Even though the movies are alive and well, film itself is turning ghostly.

New York Film Festival 2010: Uncle Boonmee Who Can Recall His Past Lives

“The past isn’t dead. It isn’t even past.” —William Faulkner

There’s a new game in international cinema, one that began at least 15 years ago but that American audiences are only just discovering. Dave Kehr described some of the movement’s features in The New York Times this past March: ambiguous-to-incomplete narratives, unknown and/or nonprofessional actors whose real lives inform their performances, a mixture of fictional and documentary material in the screenplays, and action unfolding in studied long shots, which can run for several minutes and in which the chief focus is on how the character interacts with his or her environments, both manmade and natural.

## Data shown
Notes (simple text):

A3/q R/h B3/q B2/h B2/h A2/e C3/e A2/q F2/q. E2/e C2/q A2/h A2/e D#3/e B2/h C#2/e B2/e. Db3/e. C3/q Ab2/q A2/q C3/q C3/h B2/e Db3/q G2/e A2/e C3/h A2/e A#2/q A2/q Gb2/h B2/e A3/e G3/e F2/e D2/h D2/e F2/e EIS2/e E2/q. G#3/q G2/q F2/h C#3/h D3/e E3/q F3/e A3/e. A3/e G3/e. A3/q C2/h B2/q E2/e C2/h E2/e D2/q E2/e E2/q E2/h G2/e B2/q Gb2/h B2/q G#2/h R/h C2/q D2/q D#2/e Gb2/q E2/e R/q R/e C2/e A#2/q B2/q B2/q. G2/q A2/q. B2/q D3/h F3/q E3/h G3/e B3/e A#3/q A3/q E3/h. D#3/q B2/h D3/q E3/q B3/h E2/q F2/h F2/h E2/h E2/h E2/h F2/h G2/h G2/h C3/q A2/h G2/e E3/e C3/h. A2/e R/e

## Directives
1. Rewrite the film essay starting at "New York Film" and ending at "manmade and natural.", swapping "cinema" for "filmmaking".
2. Using the film essay, answer each question briefly:
(a) Which festival and year does the heading name?
(b) In which newspaper did Dave Kehr describe the movement's features?
(c) At least how many years ago did the new game in international cinema begin?

## Completed exercise
1.
New York Film Festival 2010: Uncle Boonmee Who Can Recall His Past Lives

“The past isn’t dead. It isn’t even past.” —William Faulkner

There’s a new game in international filmmaking, one that began at least 15 years ago but that American audiences are only just discovering. Dave Kehr described some of the movement’s features in The New York Times this past March: ambiguous-to-incomplete narratives, unknown and/or nonprofessional actors whose real lives inform their performances, a mixture of fictional and documentary material in the screenplays, and action unfolding in studied long shots, which can run for several minutes and in which the chief focus is on how the character interacts with his or her environments, both manmade and natural.

2.
(a) New York Film Festival 2010
(b) The New York Times
(c) At least 15 years ago